Saved data entries:

= = = = = = =

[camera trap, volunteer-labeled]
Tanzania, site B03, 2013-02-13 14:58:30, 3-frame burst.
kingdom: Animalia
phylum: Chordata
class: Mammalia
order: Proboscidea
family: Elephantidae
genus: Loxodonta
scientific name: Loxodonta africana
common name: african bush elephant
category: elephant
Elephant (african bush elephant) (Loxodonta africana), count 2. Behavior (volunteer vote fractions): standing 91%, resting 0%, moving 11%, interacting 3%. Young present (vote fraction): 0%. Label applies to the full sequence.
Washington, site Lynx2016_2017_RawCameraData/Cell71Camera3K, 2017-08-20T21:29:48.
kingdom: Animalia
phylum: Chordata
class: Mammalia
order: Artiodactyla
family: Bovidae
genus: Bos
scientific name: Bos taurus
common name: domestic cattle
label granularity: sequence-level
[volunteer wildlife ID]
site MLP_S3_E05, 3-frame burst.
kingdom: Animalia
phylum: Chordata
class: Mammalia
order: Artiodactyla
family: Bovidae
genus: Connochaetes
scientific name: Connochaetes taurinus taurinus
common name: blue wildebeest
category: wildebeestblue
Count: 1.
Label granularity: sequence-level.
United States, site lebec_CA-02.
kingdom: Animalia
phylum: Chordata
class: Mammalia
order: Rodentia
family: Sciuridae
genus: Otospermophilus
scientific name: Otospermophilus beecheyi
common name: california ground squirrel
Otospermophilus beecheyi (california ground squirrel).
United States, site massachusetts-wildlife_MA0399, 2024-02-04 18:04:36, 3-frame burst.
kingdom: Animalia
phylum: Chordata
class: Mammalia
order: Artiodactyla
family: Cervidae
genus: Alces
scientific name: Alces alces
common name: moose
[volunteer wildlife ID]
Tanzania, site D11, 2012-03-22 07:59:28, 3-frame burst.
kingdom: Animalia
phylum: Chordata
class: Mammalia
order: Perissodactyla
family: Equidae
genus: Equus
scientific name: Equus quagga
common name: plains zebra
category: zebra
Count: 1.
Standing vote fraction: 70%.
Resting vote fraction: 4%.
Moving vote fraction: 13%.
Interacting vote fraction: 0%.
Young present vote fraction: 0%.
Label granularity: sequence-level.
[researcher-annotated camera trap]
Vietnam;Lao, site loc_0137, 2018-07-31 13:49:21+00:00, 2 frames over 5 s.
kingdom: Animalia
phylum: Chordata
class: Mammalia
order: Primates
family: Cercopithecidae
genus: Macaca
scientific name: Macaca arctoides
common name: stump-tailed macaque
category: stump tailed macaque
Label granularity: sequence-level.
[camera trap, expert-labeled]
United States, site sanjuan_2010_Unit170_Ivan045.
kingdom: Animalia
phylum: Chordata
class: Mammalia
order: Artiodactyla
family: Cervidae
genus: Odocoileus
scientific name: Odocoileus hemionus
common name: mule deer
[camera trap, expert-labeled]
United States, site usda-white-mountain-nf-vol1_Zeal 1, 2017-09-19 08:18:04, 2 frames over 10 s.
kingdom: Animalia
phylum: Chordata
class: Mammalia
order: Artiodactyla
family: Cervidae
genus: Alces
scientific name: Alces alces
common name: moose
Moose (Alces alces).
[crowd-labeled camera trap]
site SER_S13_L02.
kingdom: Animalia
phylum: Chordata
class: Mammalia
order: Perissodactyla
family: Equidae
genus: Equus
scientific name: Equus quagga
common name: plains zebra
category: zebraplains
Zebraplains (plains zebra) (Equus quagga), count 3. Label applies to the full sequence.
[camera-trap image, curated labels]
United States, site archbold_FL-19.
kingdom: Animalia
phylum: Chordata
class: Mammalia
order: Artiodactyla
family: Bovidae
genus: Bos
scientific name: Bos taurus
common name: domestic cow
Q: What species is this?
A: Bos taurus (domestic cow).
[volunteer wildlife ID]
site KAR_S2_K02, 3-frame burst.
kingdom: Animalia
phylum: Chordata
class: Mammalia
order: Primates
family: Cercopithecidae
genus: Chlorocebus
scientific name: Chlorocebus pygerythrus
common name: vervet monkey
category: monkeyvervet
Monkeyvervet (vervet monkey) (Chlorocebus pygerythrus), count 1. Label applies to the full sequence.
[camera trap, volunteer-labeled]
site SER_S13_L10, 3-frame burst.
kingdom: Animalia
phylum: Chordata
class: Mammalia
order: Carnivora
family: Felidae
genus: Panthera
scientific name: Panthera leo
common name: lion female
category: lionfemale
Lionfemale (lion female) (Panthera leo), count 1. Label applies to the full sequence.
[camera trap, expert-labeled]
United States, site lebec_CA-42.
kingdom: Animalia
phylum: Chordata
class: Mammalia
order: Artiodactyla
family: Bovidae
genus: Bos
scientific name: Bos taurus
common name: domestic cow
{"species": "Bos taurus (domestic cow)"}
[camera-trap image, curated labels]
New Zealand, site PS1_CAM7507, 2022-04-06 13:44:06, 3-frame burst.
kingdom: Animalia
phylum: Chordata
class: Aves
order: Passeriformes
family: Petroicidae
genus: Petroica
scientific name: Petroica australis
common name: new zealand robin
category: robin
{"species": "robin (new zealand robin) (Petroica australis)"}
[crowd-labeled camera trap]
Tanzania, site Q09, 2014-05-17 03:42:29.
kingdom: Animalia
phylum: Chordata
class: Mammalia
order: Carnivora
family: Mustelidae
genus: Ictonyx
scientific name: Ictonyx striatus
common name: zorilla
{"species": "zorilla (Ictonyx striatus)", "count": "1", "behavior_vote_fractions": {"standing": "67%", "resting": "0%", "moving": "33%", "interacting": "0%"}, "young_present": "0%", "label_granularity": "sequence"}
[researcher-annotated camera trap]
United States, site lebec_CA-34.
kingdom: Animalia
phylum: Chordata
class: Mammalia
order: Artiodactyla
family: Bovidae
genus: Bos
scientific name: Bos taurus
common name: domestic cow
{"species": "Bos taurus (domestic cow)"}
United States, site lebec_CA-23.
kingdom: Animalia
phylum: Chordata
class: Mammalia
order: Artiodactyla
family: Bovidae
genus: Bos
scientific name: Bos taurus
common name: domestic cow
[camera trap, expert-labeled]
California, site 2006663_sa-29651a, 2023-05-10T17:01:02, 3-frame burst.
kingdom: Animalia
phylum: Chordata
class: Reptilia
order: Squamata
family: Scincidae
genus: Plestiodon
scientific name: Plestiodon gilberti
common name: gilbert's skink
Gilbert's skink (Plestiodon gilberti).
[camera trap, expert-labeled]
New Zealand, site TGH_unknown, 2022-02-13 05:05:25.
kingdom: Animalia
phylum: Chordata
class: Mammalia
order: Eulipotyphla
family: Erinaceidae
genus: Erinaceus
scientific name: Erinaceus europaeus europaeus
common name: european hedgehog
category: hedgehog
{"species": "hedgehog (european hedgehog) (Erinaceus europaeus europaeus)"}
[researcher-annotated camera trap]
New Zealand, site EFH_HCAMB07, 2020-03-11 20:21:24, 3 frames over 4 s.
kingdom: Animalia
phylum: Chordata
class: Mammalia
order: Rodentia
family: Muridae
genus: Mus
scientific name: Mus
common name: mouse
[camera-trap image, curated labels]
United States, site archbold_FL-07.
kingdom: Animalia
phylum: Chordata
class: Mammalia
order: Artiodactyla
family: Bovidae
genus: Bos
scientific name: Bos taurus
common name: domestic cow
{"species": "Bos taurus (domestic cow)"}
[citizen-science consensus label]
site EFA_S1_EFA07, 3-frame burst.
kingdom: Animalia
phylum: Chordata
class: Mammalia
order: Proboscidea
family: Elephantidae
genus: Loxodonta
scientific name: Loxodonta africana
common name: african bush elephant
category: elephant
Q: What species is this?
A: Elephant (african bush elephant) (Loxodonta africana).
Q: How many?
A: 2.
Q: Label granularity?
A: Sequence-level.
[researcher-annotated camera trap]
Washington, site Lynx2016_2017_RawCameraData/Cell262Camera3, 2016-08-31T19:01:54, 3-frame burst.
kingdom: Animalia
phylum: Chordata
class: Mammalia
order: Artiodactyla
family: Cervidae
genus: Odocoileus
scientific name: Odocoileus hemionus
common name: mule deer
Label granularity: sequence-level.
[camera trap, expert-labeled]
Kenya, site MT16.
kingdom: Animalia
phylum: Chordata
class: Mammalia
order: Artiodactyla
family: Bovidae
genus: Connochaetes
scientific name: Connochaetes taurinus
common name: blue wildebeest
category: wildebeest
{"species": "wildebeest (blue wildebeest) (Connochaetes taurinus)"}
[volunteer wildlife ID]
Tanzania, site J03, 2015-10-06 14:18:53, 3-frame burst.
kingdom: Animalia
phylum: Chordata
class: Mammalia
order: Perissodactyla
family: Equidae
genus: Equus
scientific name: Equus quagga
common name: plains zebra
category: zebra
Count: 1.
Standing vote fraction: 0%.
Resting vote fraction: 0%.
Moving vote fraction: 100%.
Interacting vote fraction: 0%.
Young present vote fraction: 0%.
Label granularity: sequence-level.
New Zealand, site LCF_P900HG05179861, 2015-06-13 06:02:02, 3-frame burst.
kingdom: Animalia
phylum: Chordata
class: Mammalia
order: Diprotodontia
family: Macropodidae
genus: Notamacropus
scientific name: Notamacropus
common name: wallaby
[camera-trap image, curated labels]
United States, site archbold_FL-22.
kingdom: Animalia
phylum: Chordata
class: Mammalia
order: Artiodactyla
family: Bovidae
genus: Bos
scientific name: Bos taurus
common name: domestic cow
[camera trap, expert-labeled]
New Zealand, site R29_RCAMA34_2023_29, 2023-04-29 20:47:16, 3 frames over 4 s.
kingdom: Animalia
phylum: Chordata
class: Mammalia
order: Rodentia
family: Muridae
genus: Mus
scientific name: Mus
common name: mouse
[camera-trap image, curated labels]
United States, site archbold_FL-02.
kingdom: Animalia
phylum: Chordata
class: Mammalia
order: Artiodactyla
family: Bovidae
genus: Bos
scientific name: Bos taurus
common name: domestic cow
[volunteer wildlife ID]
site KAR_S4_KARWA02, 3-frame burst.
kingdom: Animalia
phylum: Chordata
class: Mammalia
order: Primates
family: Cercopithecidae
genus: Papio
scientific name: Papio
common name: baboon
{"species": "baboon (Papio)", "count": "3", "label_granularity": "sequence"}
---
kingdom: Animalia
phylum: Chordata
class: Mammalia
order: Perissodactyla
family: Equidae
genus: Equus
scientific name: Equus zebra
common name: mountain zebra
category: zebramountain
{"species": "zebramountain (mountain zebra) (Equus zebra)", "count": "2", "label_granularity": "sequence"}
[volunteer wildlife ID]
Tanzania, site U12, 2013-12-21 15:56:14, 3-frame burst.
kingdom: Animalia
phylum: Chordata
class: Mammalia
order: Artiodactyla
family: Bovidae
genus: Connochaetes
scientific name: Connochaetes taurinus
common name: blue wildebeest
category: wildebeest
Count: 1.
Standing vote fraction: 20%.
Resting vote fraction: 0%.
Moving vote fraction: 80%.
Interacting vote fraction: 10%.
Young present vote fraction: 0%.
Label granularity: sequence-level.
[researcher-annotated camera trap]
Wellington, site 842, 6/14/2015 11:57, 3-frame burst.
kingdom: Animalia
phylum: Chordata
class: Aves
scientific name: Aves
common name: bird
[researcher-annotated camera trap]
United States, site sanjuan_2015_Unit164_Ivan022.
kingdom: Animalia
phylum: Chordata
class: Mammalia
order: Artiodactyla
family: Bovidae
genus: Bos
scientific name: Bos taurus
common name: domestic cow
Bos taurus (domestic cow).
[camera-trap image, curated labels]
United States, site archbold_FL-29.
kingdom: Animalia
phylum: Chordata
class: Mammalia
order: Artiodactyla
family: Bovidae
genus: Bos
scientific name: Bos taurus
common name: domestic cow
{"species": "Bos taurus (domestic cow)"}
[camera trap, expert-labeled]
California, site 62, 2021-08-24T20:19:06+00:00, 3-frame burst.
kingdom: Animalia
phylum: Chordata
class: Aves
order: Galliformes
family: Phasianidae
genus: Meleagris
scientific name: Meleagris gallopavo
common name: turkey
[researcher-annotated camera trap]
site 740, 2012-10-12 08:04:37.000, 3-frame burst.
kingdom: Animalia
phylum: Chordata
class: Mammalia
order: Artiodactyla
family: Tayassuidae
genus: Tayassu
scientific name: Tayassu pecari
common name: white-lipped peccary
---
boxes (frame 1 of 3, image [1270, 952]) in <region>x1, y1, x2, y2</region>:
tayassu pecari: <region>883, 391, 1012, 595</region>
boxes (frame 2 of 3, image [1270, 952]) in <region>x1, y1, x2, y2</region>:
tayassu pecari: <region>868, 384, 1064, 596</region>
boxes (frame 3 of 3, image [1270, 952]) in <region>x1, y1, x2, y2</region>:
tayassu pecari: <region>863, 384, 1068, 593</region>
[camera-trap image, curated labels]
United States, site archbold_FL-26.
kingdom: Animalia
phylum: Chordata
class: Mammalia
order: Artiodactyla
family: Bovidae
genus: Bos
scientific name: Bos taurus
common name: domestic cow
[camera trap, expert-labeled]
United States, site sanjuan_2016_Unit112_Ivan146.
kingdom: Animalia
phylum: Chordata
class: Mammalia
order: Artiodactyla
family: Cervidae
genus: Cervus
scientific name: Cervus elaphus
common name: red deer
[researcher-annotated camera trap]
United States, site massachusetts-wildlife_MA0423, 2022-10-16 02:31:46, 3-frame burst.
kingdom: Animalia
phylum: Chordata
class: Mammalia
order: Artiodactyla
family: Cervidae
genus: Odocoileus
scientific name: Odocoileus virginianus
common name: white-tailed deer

= = = = = = =

Which lines above contain the word "frames"? Show each of them.

Solution to this task
Vietnam;Lao, site loc_0137, 2018-07-31 13:49:21+00:00, 2 frames over 5 s.
United States, site usda-white-mountain-nf-vol1_Zeal 1, 2017-09-19 08:18:04, 2 frames over 10 s.
New Zealand, site EFH_HCAMB07, 2020-03-11 20:21:24, 3 frames over 4 s.
New Zealand, site R29_RCAMA34_2023_29, 2023-04-29 20:47:16, 3 frames over 4 s.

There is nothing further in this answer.